Work item: Write what comes next in the passage about the surrendered Cocker Spaniel at the shelter, starting right after its last sentence.

Passage shown:
◇ ◇ ◇ ◇ ◇ ◇ ◇

Cocker Spaniel in shelter, age?

I went to the SPCA today to look what they had. I’ve been talking about adding a Cocker Spaniel to our family for about a year now, and brought it up today. Well, we went to town and I wanted to stop at the shelter, which we did. Just as I walked in they were putting a surrender Cocker Spaniel in a kennel. Whoever droped her off didn’t give her age, but they guessed around 1-2years old. The things is, I’ve looked up what young puppies coats look like, and hers resembles a younger dogs coat. Basically it is shorter and thinner, but doesn’t looked cut. You can tell it will thicken up, and that she is purebred, so that’s not in question. What I want to know is anyone who has owned a Cocker, how can you guess at a better age, by an unaltered coat? Well, let me amend, her paws had a bit of trimming on them, but not much. Coat on top knot is about 2 1/2 inches, as well as legs and sides.

◇ ◇ ◇ ◇ ◇ ◇ ◇

Collected data:
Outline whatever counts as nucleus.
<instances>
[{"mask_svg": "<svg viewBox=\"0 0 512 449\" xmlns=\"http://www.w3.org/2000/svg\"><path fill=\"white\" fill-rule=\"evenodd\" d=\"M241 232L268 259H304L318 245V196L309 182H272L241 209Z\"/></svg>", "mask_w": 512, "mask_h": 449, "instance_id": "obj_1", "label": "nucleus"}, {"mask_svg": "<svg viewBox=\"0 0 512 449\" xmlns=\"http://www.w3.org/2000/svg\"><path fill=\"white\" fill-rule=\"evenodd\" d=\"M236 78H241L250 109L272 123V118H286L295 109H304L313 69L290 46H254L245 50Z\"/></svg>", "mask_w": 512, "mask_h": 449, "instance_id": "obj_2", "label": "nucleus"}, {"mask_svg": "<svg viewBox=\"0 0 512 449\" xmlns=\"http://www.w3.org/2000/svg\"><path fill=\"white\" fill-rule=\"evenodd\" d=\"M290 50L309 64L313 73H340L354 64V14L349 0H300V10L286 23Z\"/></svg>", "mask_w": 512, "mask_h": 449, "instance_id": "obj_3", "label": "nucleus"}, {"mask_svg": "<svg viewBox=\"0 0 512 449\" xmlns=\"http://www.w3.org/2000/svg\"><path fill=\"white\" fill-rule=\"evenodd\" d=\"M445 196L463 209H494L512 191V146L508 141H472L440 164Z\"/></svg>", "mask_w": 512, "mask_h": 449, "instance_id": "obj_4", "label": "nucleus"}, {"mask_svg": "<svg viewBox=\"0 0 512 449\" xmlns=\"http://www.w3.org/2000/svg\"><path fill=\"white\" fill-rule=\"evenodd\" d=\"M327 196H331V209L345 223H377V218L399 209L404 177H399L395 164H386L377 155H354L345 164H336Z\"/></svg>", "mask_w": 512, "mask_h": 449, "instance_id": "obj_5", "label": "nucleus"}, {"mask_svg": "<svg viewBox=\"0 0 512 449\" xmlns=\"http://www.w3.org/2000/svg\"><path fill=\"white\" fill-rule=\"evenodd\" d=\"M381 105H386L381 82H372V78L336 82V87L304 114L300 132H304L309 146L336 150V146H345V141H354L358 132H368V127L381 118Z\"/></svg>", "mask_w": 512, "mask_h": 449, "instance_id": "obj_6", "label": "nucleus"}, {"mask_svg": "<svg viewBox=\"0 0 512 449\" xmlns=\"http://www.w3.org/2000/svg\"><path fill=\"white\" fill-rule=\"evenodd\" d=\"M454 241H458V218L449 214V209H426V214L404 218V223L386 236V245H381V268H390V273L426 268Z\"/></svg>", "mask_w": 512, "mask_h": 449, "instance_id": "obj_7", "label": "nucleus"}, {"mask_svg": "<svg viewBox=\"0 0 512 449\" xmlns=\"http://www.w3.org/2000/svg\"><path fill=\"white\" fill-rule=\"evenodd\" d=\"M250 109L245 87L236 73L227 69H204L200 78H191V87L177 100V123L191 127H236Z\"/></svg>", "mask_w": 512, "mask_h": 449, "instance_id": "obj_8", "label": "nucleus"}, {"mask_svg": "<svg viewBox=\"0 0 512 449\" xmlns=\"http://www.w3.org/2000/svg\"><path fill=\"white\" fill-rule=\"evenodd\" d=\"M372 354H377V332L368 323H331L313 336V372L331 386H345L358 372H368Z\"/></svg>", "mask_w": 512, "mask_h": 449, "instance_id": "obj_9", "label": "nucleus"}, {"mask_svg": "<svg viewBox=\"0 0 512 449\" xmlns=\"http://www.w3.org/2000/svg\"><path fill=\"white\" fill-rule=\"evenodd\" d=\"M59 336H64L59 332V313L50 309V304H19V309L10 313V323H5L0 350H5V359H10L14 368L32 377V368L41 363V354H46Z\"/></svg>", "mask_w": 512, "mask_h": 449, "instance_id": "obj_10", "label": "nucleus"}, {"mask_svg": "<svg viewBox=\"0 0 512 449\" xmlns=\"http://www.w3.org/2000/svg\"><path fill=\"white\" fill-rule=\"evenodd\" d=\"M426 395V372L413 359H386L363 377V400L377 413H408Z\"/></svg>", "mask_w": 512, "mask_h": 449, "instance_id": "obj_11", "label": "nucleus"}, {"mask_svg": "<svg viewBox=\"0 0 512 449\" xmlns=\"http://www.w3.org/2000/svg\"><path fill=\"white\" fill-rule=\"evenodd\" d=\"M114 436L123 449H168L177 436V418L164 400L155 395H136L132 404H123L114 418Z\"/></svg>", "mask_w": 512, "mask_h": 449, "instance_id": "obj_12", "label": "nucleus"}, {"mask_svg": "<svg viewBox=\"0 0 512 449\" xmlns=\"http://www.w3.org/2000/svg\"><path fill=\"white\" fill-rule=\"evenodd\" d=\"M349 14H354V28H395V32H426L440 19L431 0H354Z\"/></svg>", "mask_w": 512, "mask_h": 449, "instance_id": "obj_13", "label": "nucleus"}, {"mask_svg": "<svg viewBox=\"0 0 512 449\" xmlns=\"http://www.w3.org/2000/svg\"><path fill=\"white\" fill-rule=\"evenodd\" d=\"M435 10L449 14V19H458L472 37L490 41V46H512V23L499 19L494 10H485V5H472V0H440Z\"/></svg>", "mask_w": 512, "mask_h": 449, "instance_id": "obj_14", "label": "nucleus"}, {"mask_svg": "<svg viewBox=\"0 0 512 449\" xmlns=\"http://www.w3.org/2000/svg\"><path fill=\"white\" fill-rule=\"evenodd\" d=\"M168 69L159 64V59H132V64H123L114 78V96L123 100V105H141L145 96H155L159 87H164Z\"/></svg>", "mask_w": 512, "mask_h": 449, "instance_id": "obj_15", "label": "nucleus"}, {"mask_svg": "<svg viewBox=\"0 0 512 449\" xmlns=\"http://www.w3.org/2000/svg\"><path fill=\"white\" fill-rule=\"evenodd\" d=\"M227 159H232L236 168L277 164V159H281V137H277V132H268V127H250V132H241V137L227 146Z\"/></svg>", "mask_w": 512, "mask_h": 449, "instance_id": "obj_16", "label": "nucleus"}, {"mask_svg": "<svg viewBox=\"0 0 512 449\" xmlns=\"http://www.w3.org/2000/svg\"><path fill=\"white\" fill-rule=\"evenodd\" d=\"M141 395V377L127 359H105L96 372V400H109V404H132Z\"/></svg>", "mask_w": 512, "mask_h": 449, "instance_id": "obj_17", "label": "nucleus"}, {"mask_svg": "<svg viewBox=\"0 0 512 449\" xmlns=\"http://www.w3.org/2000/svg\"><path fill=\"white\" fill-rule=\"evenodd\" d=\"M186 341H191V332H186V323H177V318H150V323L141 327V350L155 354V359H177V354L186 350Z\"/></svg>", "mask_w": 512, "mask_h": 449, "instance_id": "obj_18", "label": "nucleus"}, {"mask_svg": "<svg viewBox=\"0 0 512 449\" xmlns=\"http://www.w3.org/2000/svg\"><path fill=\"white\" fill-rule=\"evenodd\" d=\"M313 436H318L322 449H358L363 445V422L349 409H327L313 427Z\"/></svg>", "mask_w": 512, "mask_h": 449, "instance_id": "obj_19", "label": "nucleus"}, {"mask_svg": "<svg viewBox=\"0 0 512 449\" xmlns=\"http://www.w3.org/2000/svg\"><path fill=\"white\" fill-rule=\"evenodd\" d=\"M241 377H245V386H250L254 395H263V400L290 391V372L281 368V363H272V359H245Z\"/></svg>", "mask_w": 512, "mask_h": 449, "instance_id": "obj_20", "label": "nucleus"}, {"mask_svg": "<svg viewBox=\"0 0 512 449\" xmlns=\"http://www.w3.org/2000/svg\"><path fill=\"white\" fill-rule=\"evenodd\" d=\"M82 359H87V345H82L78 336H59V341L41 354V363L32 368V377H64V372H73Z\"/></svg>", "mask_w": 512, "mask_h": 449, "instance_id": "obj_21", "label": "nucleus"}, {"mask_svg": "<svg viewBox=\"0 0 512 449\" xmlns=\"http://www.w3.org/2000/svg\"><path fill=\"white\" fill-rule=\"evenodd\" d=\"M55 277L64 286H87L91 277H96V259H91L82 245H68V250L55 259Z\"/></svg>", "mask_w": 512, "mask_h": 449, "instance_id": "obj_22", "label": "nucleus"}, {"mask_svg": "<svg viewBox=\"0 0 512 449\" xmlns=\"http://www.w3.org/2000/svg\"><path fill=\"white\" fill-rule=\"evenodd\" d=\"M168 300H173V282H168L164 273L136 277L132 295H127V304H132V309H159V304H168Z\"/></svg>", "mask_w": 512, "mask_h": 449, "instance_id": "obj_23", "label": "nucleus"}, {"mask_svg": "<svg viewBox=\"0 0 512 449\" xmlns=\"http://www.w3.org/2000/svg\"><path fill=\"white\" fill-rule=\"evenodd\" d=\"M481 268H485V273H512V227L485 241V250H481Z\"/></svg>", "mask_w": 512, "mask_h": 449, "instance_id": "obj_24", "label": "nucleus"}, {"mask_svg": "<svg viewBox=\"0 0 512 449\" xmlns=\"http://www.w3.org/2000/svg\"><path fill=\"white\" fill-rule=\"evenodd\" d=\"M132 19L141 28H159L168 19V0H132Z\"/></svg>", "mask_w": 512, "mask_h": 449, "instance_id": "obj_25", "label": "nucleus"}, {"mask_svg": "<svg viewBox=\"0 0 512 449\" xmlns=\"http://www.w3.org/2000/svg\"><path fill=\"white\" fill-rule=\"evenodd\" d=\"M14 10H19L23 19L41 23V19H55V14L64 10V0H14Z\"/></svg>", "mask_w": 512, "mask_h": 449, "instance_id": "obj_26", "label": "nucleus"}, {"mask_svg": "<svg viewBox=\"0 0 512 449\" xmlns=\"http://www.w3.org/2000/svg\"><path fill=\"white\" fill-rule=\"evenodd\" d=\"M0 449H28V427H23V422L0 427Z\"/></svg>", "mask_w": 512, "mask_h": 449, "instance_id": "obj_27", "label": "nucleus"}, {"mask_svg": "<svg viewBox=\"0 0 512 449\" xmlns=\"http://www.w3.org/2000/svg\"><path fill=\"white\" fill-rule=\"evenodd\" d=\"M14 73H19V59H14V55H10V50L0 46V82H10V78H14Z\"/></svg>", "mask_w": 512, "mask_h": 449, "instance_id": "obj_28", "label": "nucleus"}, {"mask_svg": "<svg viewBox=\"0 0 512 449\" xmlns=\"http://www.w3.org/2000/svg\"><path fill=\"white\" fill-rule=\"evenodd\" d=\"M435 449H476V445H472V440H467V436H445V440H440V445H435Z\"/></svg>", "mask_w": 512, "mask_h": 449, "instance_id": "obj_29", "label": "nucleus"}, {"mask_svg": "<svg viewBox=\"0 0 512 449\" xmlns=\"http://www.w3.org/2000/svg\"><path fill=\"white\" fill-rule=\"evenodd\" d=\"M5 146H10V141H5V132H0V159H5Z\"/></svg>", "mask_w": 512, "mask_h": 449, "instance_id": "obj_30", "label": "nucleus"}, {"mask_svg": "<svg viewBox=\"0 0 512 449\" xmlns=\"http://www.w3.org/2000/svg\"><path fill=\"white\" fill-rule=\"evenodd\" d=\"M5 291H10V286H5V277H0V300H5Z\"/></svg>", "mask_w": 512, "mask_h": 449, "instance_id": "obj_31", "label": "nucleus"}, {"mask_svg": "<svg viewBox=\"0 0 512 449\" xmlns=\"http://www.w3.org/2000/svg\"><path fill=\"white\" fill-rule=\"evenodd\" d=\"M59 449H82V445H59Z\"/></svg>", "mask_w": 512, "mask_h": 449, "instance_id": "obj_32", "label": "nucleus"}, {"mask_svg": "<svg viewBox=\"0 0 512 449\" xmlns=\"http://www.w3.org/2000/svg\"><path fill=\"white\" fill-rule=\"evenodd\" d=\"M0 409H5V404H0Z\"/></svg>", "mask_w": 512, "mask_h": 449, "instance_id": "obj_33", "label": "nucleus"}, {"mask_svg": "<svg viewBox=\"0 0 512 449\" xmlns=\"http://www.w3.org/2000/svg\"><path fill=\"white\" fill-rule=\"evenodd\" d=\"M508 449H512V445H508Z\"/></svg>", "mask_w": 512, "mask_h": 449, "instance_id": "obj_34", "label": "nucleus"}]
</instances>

◇ ◇ ◇ ◇ ◇ ◇ ◇

Exercise answer:
Either way, I’m crossing my fingers that it was the actual owners who placed her there (shelter rarely has room to accept owner surrender, so people lie and say it was a stray,) or she has no family looking for her. She will go up for adoption on the 7th, so I’m going to make sure I’m there 15 min before they open to make sure no one else gets her 😉
Cat Lady: LOL I would not concern myself with asking questions if I did not like my first impression with the dog. Actual I am concerned with age. My prefrence is a dog who is between 4 months-2 years. Older then 2 I will not adopt as I had a very bad experience with a 4y/o Beagle that we adopted a year ago, and had to bring right back to the shelter, just as we started driving away he started attacking me. I want a dog that is still young enough to forget, yet old enough to remember. And yes, it does have to be a Cocker Spaniel, which is a breed I have been interested in for years, and have been looking for one in our shelter who fits age and sex. Yes, it will be a family member, but certian breeds are for certian people, just as there are some that do not work for certian people. I wouldn’t buy, adopt etc a pet unless I accepted it.
My wife actual did pro. grooming for show quality dogs etc. She also took classes durring grooming about breeds and their + sides, and – sides. We are both very familiar with Cockers and their eye/ear problems. Thanks though!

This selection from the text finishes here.